Foam is good at stopping convection through the insulation material, but it is not unique in this way. Many other insulation materials are also good at this, particularly when paired with an effective air barrier.

March 10, 2011 - 6:17 pm

Mr White,
You are right of course. There are other mechanisms for stopping infiltration, in addition to SPF. They have been used for decades with varying degrees of success. The reason I prefer SPF is the application does not rely on consistently applied tape or liquid coatings to insure uncontrolled infiltration does not occur. Both tape and liquid applied coatings have limitations which tend to show up entirely too often. For instance, the tape adhesive relies on an application to a clean surface; something one finds rarely on a construction site. Liquid applied coatings rely less on clean surfaces, but do require a minimum coating thickness consistently applied. This is difficult to achieve, particularly at the intersection of the wall sheathing and the windows or roof. Tight drywall application last for maybe the first month; imperceptible cracking occurs due to the building shifting and settling as the soil pad adjusts to the weight of the structure.
SPF is not a cure-all by any means, but it does resolve many of the problems we find with most of the typical methods of stopping infiltration.

March 10, 2011 - 4:15 pm

Dear Mr. Thornton,

Superior air tightness may be achieved using SPF, or a variety of other approaches that are independent of the insulation (taped sheathing, air tight drywall, etc). Most importantly, these techniques need not impose significant GWP. To me the issue is not black and white, but the stance I took on this is that, given good design, superior air tightness can be achieved regardless of insulation material, without significant rise in embodied GWP; therefore it drops out as a basis of comparison. Note that infiltration was also neglected by Harvey in his paper, and by EBN/BSC in their study (see "EBN response to Point #5" above).

March 10, 2011 - 1:24 pm

It is assumed Mr. White believes the thermal properties of any type of insulation is the only valid criteria when evaluating actual received R value versus GWP. It is one factor. With SPF products, air leakage and its associated effects in wall assemblies as it pertains to both thermal transfer and infiltration are no longer in the equation. With other types of insulation products, air leakage is problematic even with the best installers and is a factor in realizing the actual thermal resistance anticipated. The effect of air infiltration on a building's heat loss or load cannot be understated. One should take that factor in consideration when evaluating SPF products versus your more typical insulation products used in shelter construction. And to the question in your mind, no, I am not an employee or otherwise associated with SPF manufacture or application. Just an engineer that has seen it used in commmercial construction and have seen the effects of its air barrier properties first hand. Do the math.

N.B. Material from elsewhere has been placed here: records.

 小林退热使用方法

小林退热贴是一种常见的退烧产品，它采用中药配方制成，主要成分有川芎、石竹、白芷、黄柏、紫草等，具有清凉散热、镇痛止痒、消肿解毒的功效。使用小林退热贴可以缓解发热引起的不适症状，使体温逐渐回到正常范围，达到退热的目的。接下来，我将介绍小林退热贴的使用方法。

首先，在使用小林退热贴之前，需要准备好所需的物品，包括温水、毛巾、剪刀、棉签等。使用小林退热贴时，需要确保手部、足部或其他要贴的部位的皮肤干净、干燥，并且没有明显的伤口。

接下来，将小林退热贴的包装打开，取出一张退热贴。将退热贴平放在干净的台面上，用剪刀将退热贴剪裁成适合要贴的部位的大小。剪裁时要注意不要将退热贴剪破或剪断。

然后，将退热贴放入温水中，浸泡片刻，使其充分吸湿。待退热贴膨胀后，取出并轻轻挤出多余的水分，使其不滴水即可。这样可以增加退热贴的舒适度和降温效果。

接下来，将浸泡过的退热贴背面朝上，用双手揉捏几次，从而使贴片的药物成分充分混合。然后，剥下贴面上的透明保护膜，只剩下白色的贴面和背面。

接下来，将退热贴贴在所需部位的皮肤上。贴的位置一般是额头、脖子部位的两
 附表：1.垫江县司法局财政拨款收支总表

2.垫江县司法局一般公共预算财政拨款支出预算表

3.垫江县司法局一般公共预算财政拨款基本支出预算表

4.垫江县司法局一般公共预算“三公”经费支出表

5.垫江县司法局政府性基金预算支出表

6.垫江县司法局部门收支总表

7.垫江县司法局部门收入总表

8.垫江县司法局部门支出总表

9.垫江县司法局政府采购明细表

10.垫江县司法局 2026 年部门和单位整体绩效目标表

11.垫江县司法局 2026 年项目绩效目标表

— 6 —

September 7, 2010 - 1:32 pm

I believe point #3 is misleading. At low R values, any insulation has a very short payback, and for most insulations, it is still far shorter than that of XPS and SPF.

The most fundamental point is that high-GWP insulations are limited in their potential to minimize the net impact associated with heating and cooling a building. This means that for high R-value assemblies, they substantially underperform compared to lower GWP insulations.

It also means that beyond a certain R value, adding more insulation will do more harm than good from a climate change standpoint. For instance, there is no place for XPS in an assembly over R20 in a Boston climate. Over R20, the presence of XPS will increase, not lower, the net impact. By the way, it doesn't matter if you added the XPS first or last. In either case, you'd be saving the planet by removing it.

The point at which net impact "bottoms out" (or net benefit tops out) exists for all insulations; it's just that for most insulations, it requires assembly thicknesses that are impractically high, so it never really happens.